Comment Kepler-22b a-t-il été découvert ?
Le télescope spatial Kepler n’a pas pris de photographie de Kepler-22b. Au lieu de cela, les astronomes l’ont détecté en utilisant la méthode du transit. Il s’agit d’observer la subtile atténuation d’une étoile lorsqu’une planète passe devant elle. Ces « clignements cosmiques » ont permis aux scientifiques de confirmer l’existence et l’orbite de la planète. La découverte, dirigée par William Borucki, a constitué un moment historique, prouvant que les planètes de la taille de la Terre dans des zones habitables ne sont pas de simples possibilités théoriques.
Kepler-22b est-il vraiment « semblable à la Terre » ?
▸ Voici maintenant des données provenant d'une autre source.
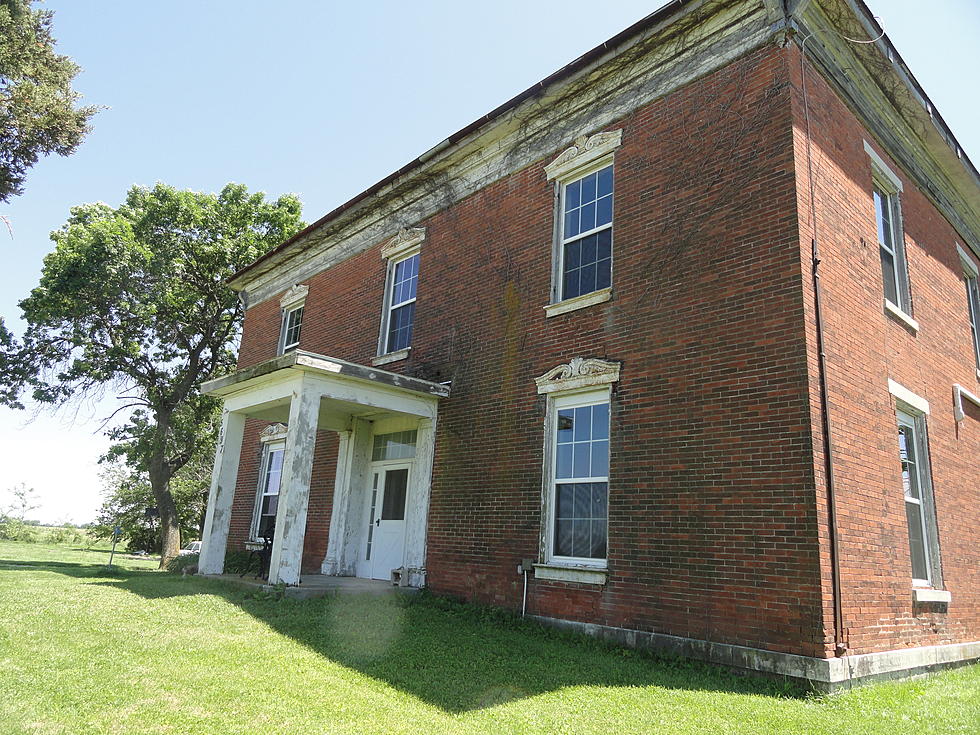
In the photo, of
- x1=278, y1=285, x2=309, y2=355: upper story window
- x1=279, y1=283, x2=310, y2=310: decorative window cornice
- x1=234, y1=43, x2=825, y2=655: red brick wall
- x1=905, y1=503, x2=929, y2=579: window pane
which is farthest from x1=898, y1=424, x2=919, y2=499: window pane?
x1=279, y1=283, x2=310, y2=310: decorative window cornice

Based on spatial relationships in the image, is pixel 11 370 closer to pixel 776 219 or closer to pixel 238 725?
pixel 238 725

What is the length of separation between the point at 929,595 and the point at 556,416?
16.3ft

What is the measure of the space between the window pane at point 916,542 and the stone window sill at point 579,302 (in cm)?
467

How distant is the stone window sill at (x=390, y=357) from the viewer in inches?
484

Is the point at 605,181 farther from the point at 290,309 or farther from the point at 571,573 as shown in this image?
the point at 290,309

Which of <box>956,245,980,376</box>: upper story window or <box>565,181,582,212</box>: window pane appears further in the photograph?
<box>956,245,980,376</box>: upper story window

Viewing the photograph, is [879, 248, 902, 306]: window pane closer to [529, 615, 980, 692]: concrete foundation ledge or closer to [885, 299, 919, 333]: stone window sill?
[885, 299, 919, 333]: stone window sill

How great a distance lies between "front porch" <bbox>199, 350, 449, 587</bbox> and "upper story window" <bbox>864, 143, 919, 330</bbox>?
6.89 m

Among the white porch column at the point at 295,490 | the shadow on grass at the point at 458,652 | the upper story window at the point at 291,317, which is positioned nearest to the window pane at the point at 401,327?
the white porch column at the point at 295,490

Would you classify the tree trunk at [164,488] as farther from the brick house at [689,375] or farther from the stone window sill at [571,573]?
the stone window sill at [571,573]

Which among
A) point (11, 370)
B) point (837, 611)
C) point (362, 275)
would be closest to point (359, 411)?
point (362, 275)

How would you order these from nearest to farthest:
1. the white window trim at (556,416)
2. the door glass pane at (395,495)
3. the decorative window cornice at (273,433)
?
1. the white window trim at (556,416)
2. the door glass pane at (395,495)
3. the decorative window cornice at (273,433)

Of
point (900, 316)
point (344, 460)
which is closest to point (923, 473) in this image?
point (900, 316)

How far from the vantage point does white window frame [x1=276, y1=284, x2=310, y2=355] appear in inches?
632
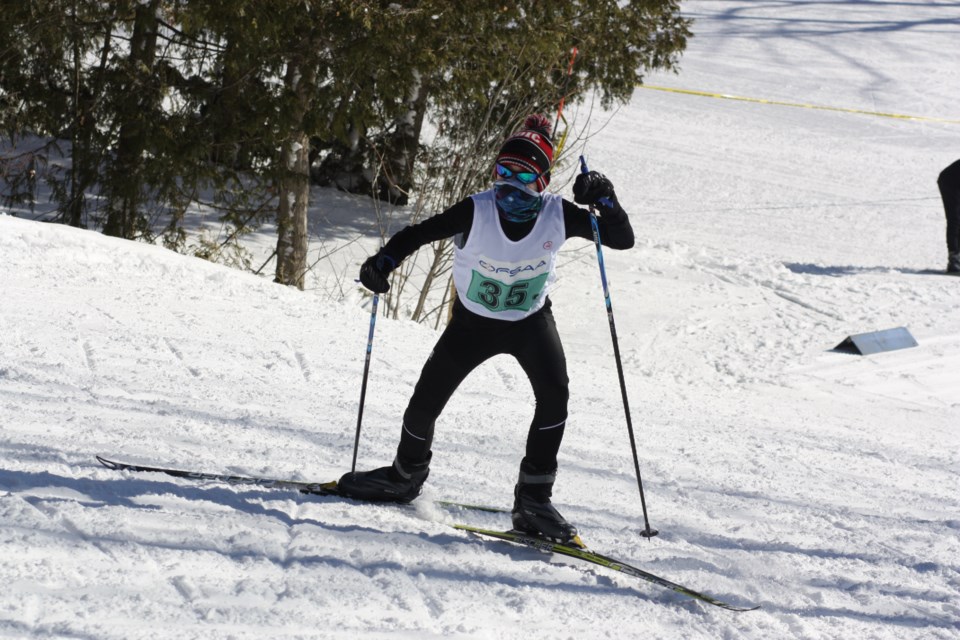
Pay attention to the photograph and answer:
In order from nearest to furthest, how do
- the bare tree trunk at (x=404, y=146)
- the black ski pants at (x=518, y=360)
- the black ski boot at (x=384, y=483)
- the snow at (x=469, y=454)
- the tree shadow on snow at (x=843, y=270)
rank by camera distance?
the snow at (x=469, y=454) < the black ski pants at (x=518, y=360) < the black ski boot at (x=384, y=483) < the tree shadow on snow at (x=843, y=270) < the bare tree trunk at (x=404, y=146)

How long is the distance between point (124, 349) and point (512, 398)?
2521 mm

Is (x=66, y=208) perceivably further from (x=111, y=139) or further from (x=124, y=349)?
(x=124, y=349)

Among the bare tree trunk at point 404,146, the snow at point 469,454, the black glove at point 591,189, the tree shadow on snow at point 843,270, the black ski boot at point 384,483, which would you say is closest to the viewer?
the snow at point 469,454

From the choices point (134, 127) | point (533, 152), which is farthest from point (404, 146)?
point (533, 152)

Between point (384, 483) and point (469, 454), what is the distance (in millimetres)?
1105

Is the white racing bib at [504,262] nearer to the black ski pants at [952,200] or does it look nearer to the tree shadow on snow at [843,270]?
the tree shadow on snow at [843,270]

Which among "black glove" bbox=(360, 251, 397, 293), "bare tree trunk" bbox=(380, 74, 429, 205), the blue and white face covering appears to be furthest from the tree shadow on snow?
"black glove" bbox=(360, 251, 397, 293)

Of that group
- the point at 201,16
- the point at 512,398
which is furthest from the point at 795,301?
the point at 201,16

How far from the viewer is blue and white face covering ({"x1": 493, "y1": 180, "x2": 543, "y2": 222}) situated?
348 centimetres

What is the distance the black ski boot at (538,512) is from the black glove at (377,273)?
95cm

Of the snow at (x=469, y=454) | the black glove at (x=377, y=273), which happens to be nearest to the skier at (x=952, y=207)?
the snow at (x=469, y=454)

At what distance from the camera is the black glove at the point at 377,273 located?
11.8 feet

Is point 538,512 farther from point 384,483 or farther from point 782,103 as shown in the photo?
point 782,103

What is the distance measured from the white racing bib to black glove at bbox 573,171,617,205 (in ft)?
0.55
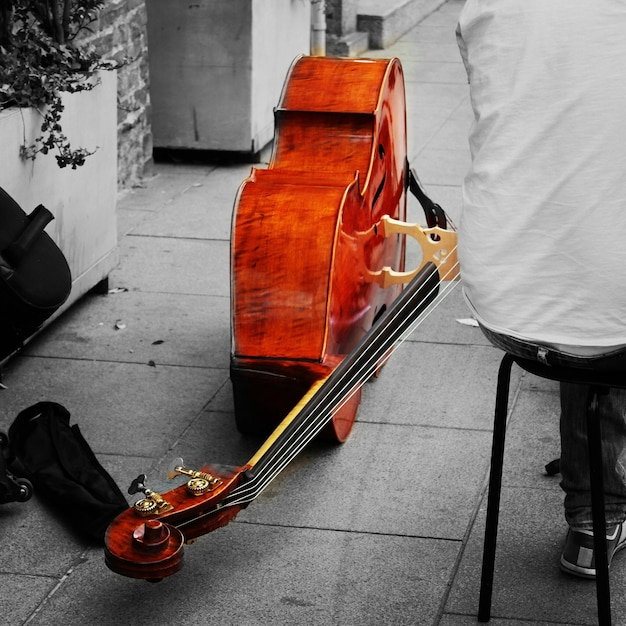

Les premiers titres qualifiaient Kepler-22b de « nouvelle Terre » ou de « Terre jumelle », mais la comparaison est trompeuse. La planète fait environ deux fois la taille de la Terre, ce qui la classe comme une « super-Terre ». Ce terme signifie simplement qu’elle est plus grande que notre planète mais plus petite que Neptune. Il est important de noter que les scientifiques ne savent toujours pas de quoi est fait Kepler-22b. Il pourrait s’agir d’une planète rocheuse, recouverte d’eau ou même d’une géante gazeuse sans surface solide. Toutes les possibilités correspondent aux données actuelles.
La zone habitable : espoir et incertitude
Kepler-22b réside dans la zone habitable de son étoile, la région où les températures pourraient permettre à l’eau liquide d’exister. Cependant, la présence d’eau liquide n’est pas garantie. L’atmosphère de la planète, si elle en possède une, déterminerait sa température de surface. Une atmosphère dense comme celle de Vénus pourrait créer un environnement brûlant, tandis qu’une atmosphère mince comme celle de Mars le laisserait glacial.
« La fortune nous a souri avec la détection de cette planète », a déclaré William Borucki. “Le premier transit a été capturé trois jours seulement après que nous ayons déclaré le vaisseau spatial prêt à fonctionner.”
L’impossibilité de voyager
Pluribus représente un échange direct entre la Terre et Kepler-22b. En réalité, la planète se trouve à 640 années-lumière, une distance insurmontable avec la technologie actuelle. Même aux vitesses les plus rapides atteintes par un vaisseau spatial comme Voyager 1, un voyage prendrait plus de 11 millions d’années. L’ampleur de l’espace interstellaire souligne la futilité d’un contact immédiat. La prémisse de la série reconnaît cette impossibilité, avec un personnage déclarant sans ambages : “Nous n’apprendrons probablement jamais la première chose à leur sujet. Ils sont trop loin.”
Kepler-22b reste une énigme alléchante. Sa découverte a constitué une étape importante, prouvant que des planètes semblables à la Terre existent au-delà de notre système solaire. Mais la question de savoir si elle abrite la vie ou même si elle ressemble à la Terre de manière significative reste une question sans réponse. La véritable nature de la planète, comme le signal radio de Pluribus, reste entourée de mystère.